[Start of section]

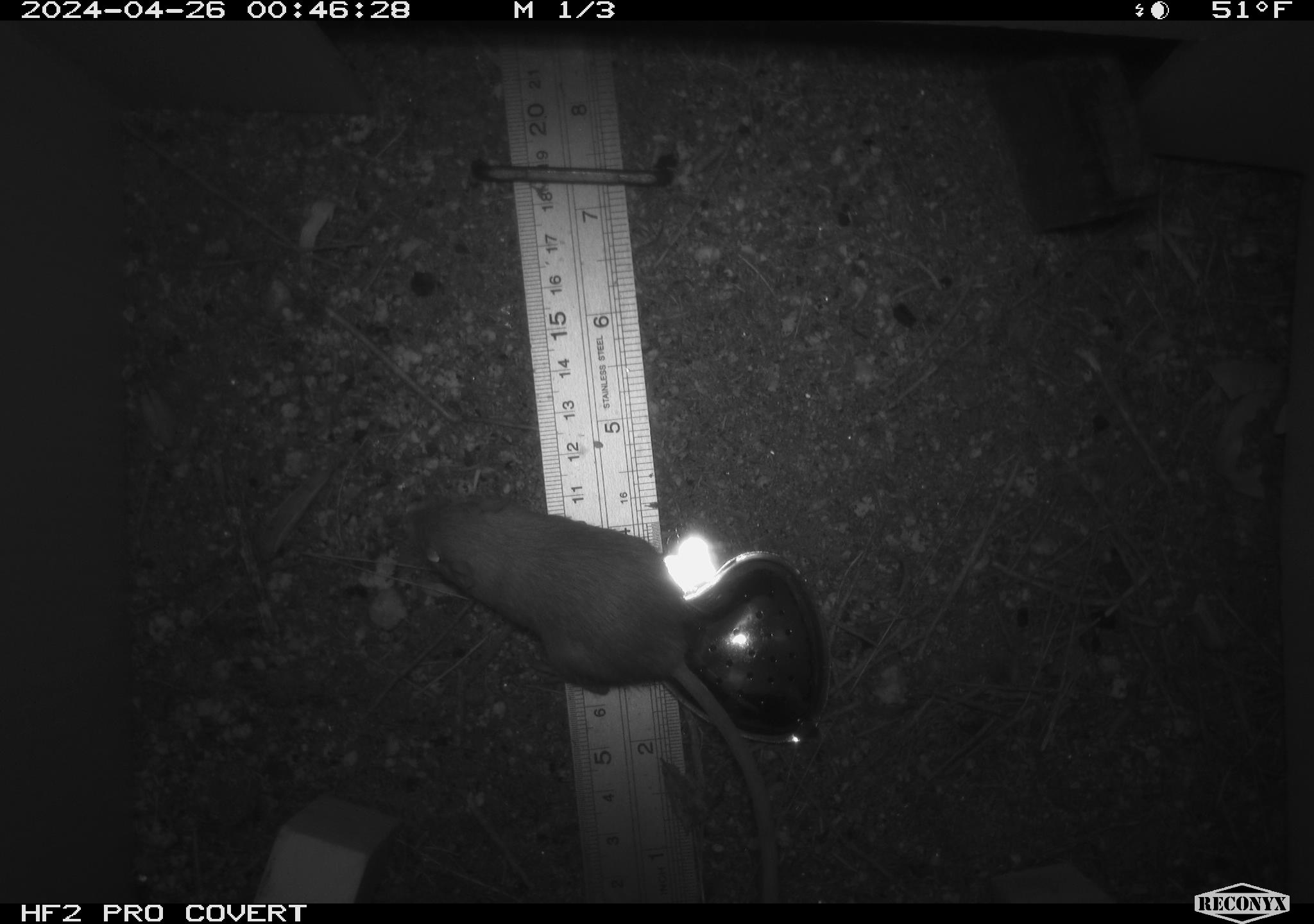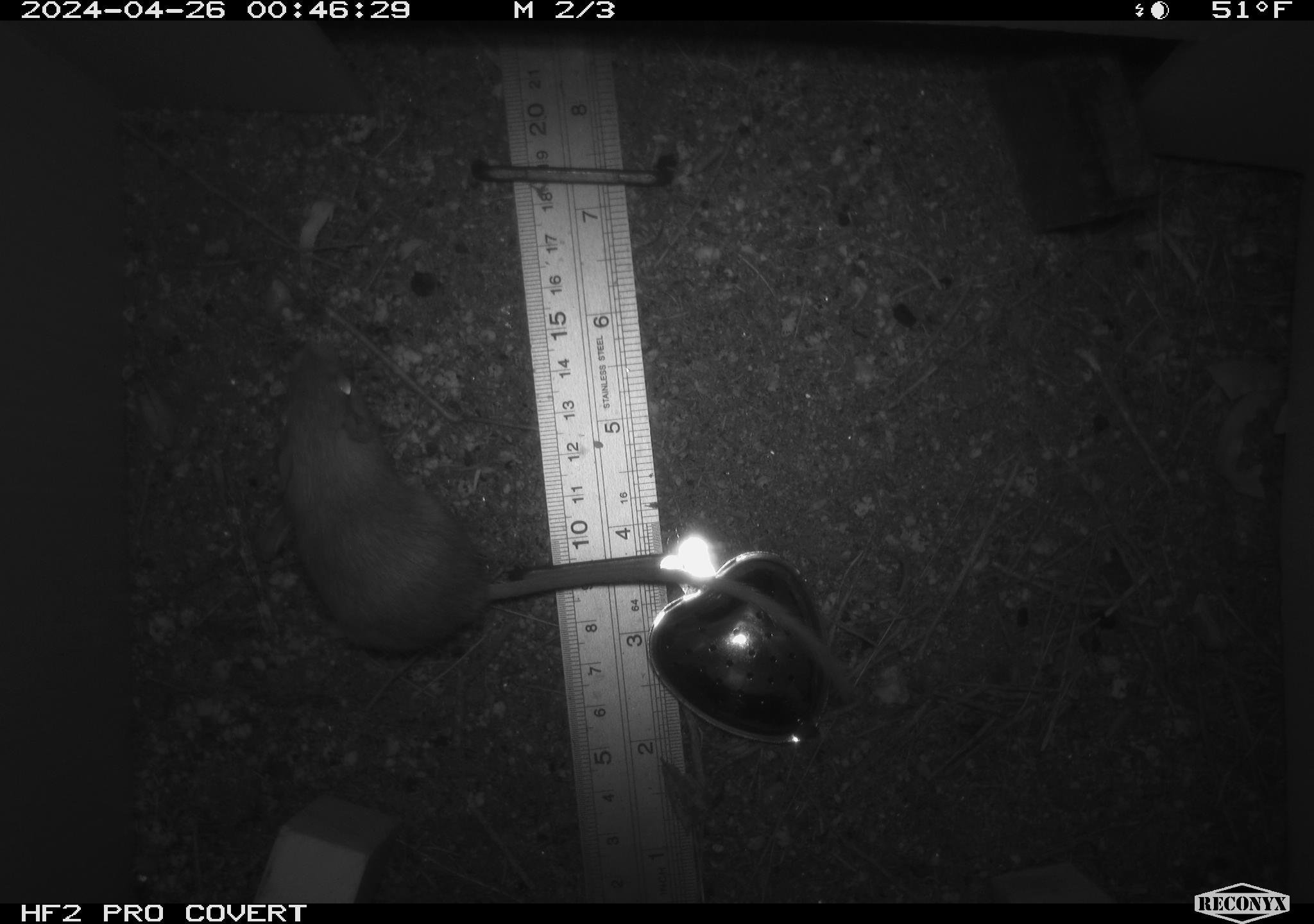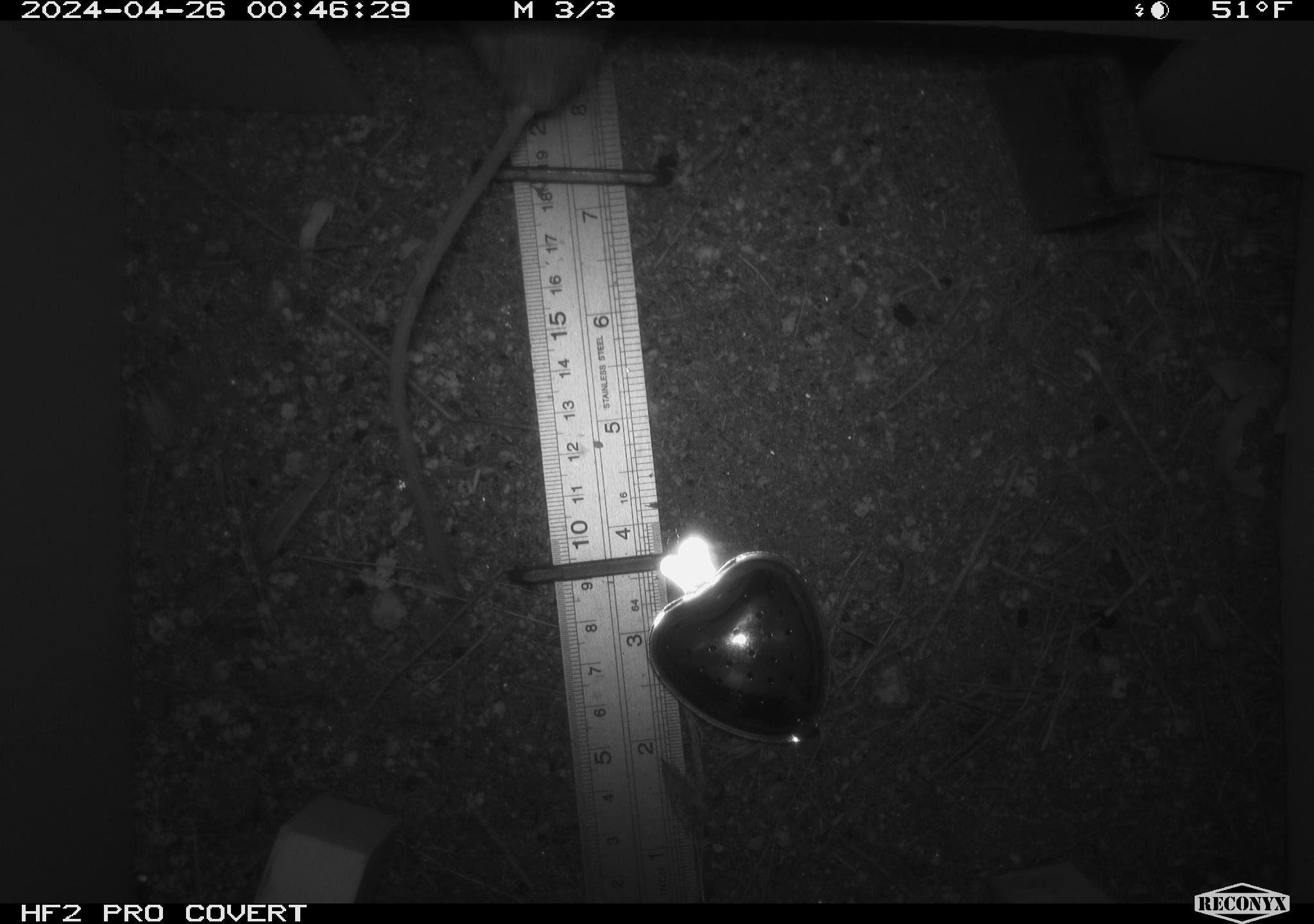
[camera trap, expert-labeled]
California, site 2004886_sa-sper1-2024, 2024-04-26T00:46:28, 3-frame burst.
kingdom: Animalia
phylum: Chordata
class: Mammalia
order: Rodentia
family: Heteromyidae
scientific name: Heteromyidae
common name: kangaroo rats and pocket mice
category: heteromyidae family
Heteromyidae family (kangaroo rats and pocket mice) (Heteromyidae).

[End of section]
[Start of section]

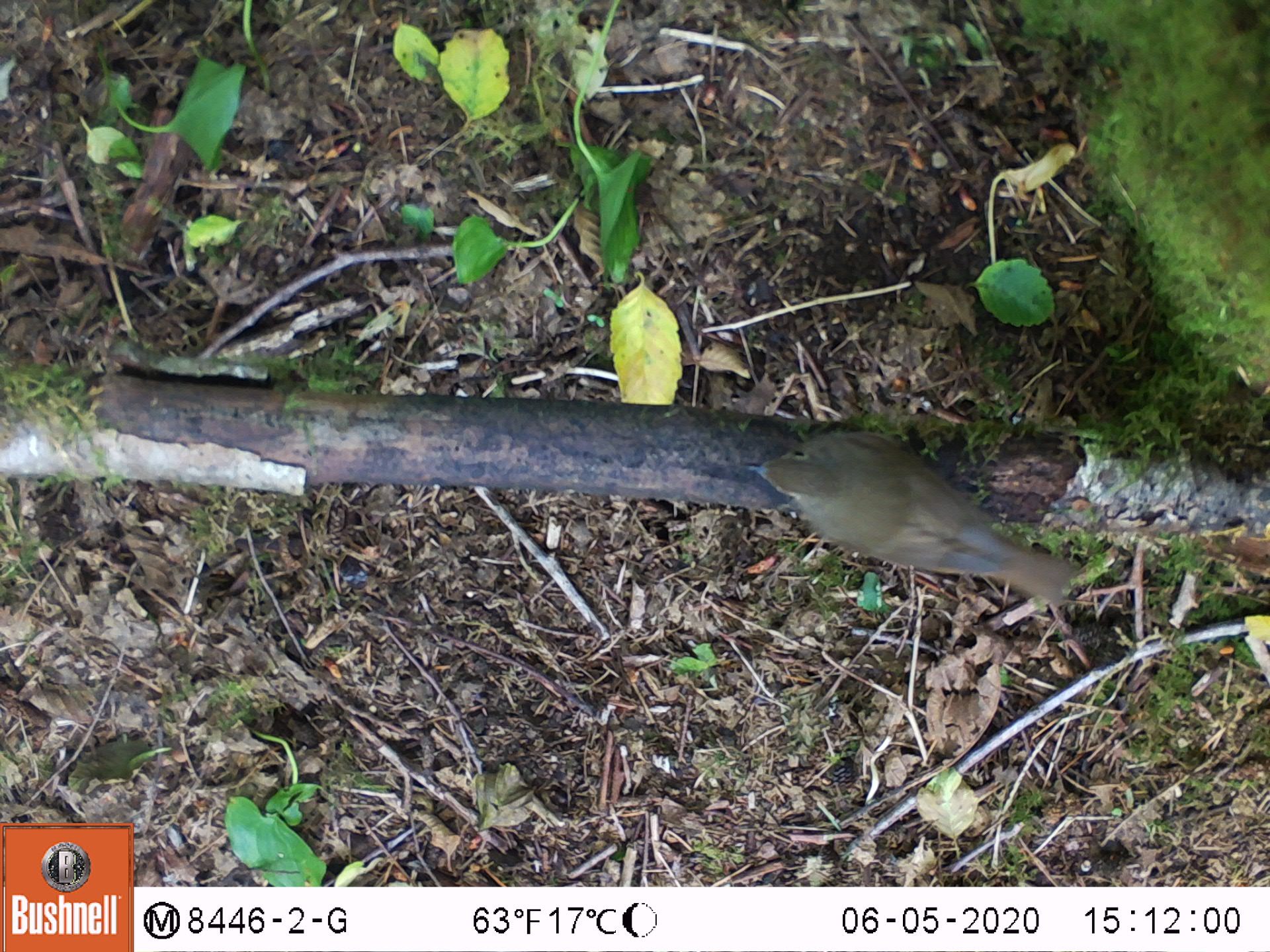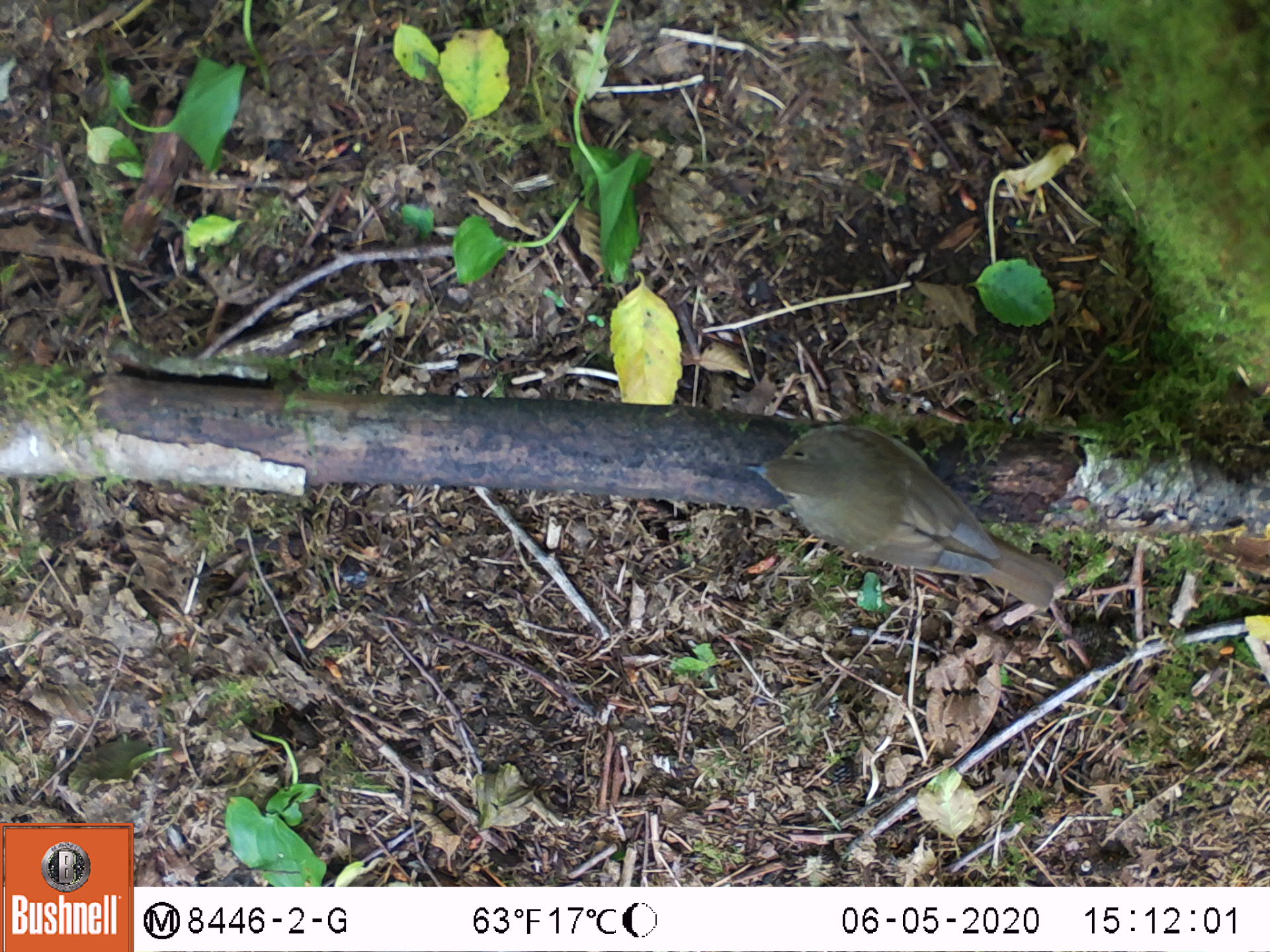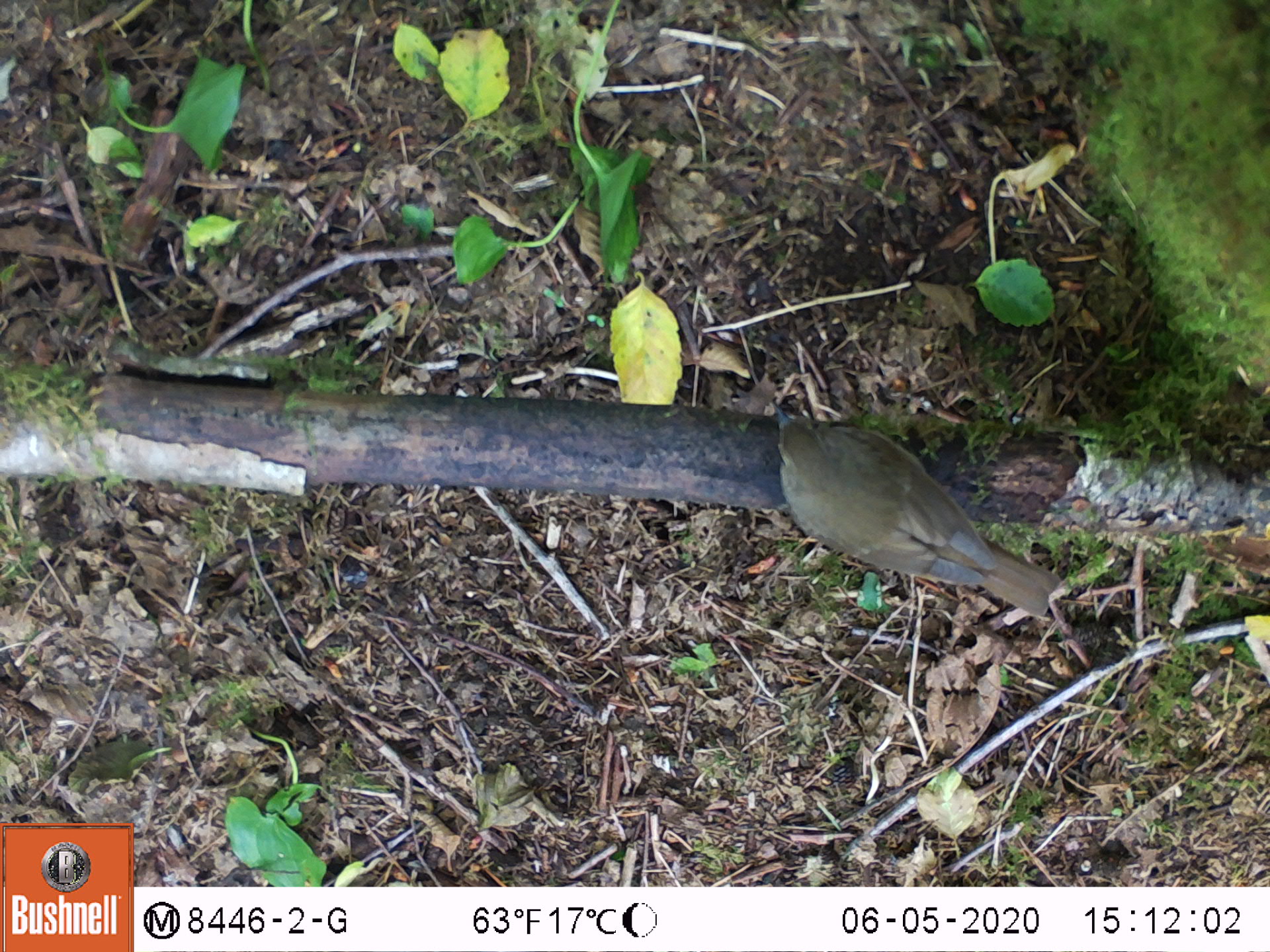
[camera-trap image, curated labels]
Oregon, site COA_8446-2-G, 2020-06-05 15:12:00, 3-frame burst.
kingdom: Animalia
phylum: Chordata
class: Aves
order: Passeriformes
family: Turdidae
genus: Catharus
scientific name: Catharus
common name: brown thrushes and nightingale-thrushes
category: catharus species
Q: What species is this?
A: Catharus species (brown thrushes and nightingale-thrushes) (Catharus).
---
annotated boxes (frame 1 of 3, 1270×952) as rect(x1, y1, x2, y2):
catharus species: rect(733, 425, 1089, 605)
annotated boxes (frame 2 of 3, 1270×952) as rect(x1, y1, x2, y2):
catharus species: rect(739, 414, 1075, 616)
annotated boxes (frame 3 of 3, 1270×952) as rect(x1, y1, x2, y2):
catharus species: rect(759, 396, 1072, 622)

[End of section]

- **Activity**:
All lines of the data above that include the word "trap" must be shown.

- **Response for this exercise**:
[camera trap, expert-labeled]
[camera-trap image, curated labels]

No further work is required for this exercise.